## Written problem 1
In the forum thread about a Swedish weaving afghan, write out the passage again, beginning at the words "## Neeterbug" and stopping after "and crocheted ones.", with "Monk's cloth" replaced by "huck toweling".

## Quoted text

::::::::

# Finished Another Swedish Weaving Afghan Today



## Neeterbug

Just finished my Beehive Swedish Weaving Afghan pattern today. I started working the Monk's cloth on 7-29-14 and finished 8-21-14. This pattern is really relaxing to weave. On this afghan I decided to go with darker yarn...usually I go with more happy colors...but I think the color combination turned out good. Don't think I will weave another one for a couple of months.


----------



## Kenny440

Awesome! Awesome! That turned out beautifully. Nice for a change instead of the usual knitted and crocheted ones.


----------



## run4fittness

WoW! Lovely!


----------



## marilyngf

I really love the Swedish weaving finished projects. Lovely job


----------



## helenlou

Great job!


----------



## Patty Sutter

Beautiful!


----------



## janielha

Beautiful afghan! I can't imagine the time and energy spent on a project like this, but the outcome is gorgeous!

::::::::

## Items
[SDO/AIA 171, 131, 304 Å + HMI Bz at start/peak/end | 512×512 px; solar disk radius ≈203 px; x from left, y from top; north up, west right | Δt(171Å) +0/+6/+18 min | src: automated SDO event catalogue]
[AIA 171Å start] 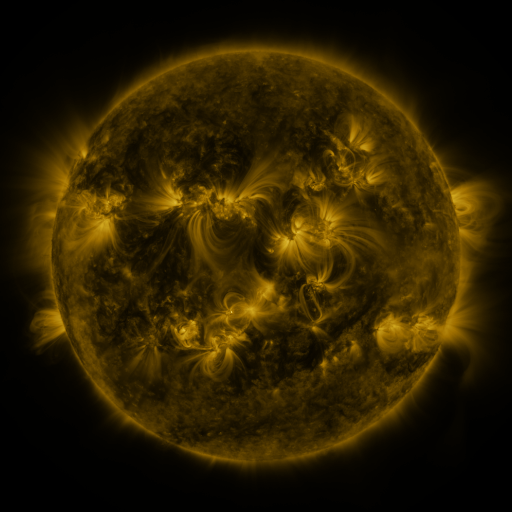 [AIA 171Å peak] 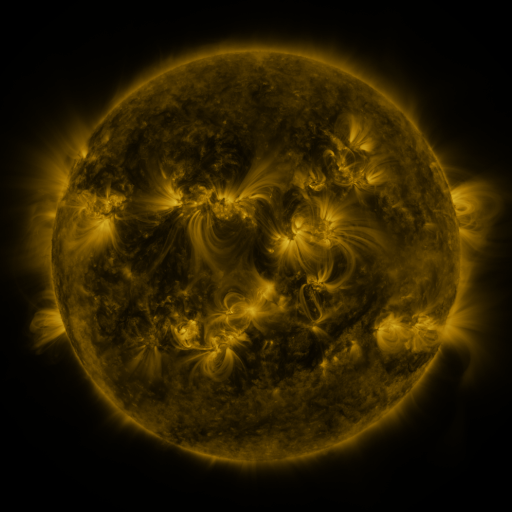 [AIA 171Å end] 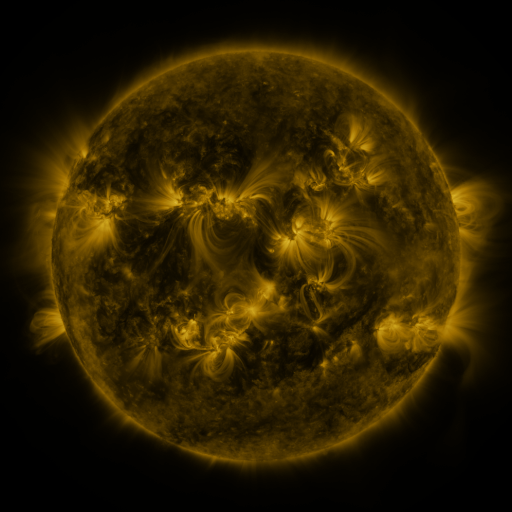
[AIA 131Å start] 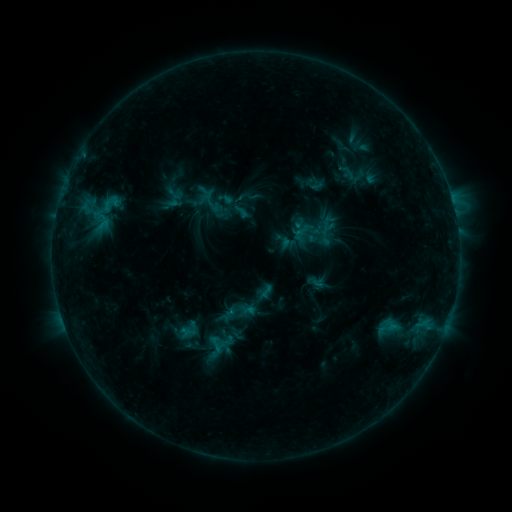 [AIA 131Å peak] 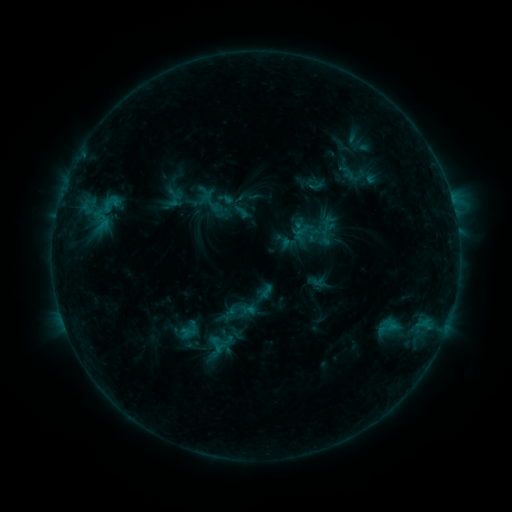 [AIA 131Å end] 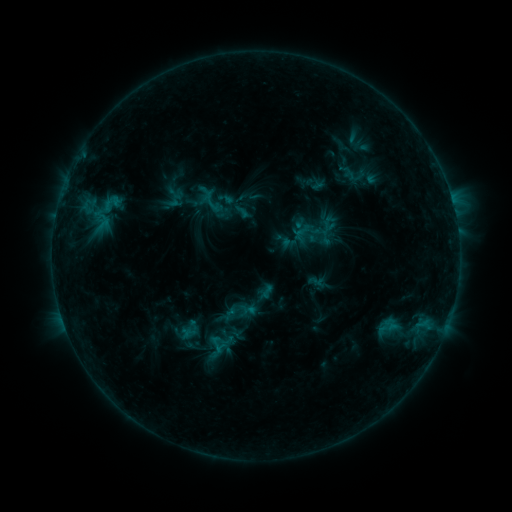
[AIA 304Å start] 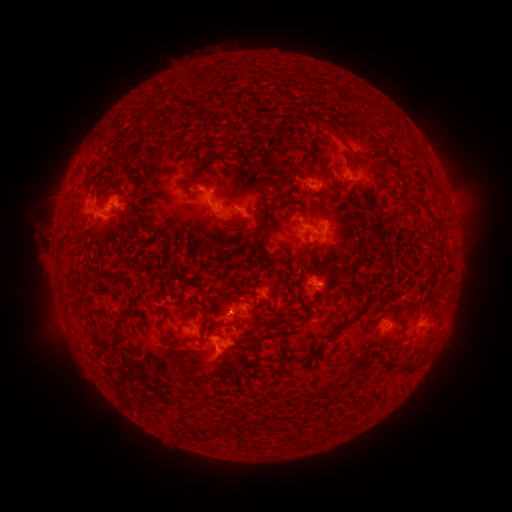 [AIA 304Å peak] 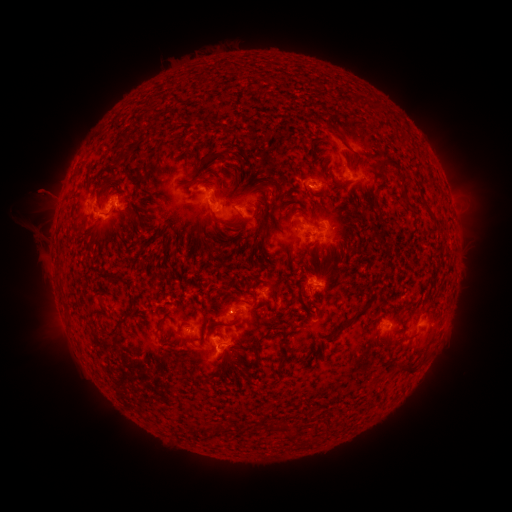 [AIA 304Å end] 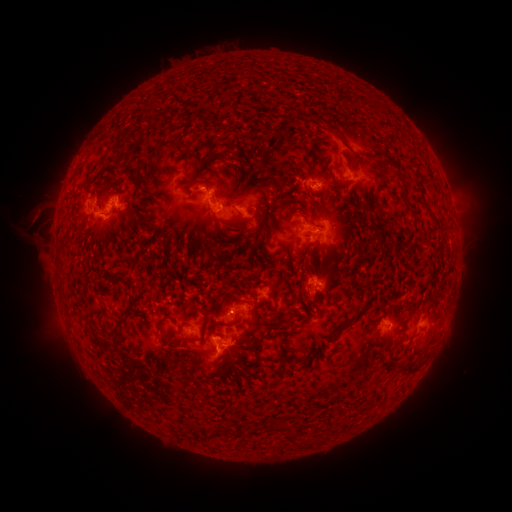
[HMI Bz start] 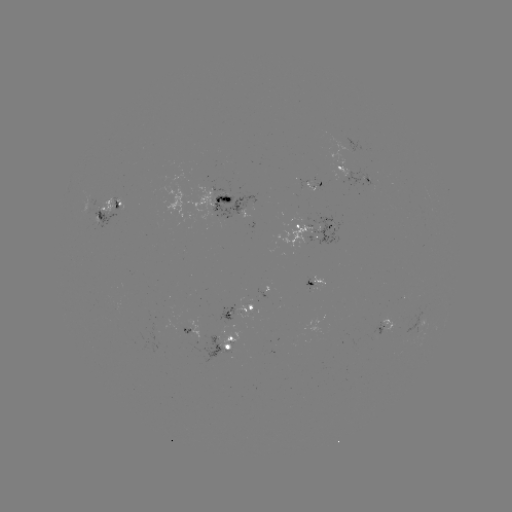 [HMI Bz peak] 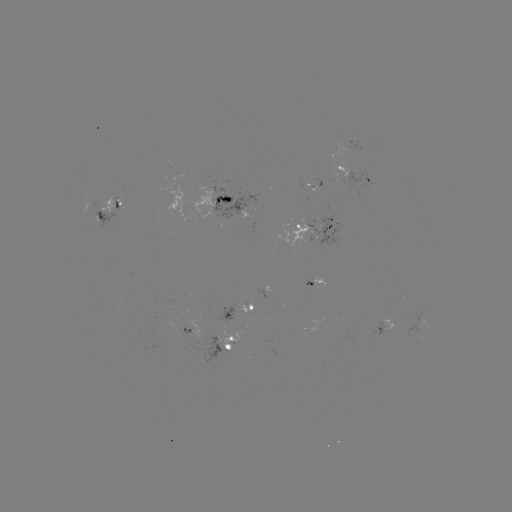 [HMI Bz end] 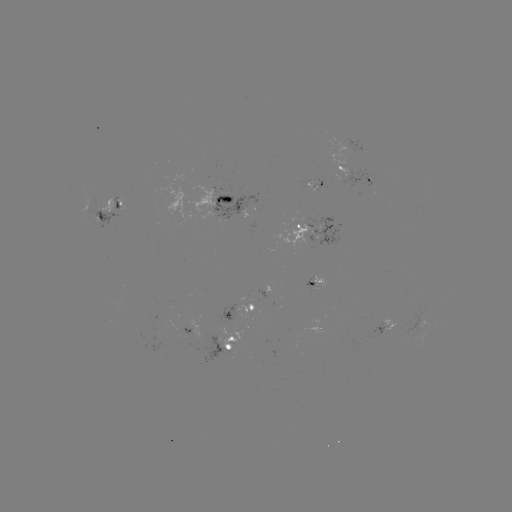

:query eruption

::::::::

## Written problem 2
Find every line in the rows that contains the string "left", and copy each of those lines.

## Response 1
## Neeterbug

Just finished my Beehive Swedish Weaving Afghan pattern today. I started working the huck toweling on 7-29-14 and finished 8-21-14. This pattern is really relaxing to weave. On this afghan I decided to go with darker yarn...usually I go with more happy colors...but I think the color combination turned out good. Don't think I will weave another one for a couple of months.


----------



## Kenny440

Awesome! Awesome! That turned out beautifully. Nice for a change instead of the usual knitted and crocheted ones.

## Response 2
[SDO/AIA 171, 131, 304 Å + HMI Bz at start/peak/end | 512×512 px; solar disk radius ≈203 px; x from left, y from top; north up, west right | Δt(171Å) +0/+6/+18 min | src: automated SDO event catalogue]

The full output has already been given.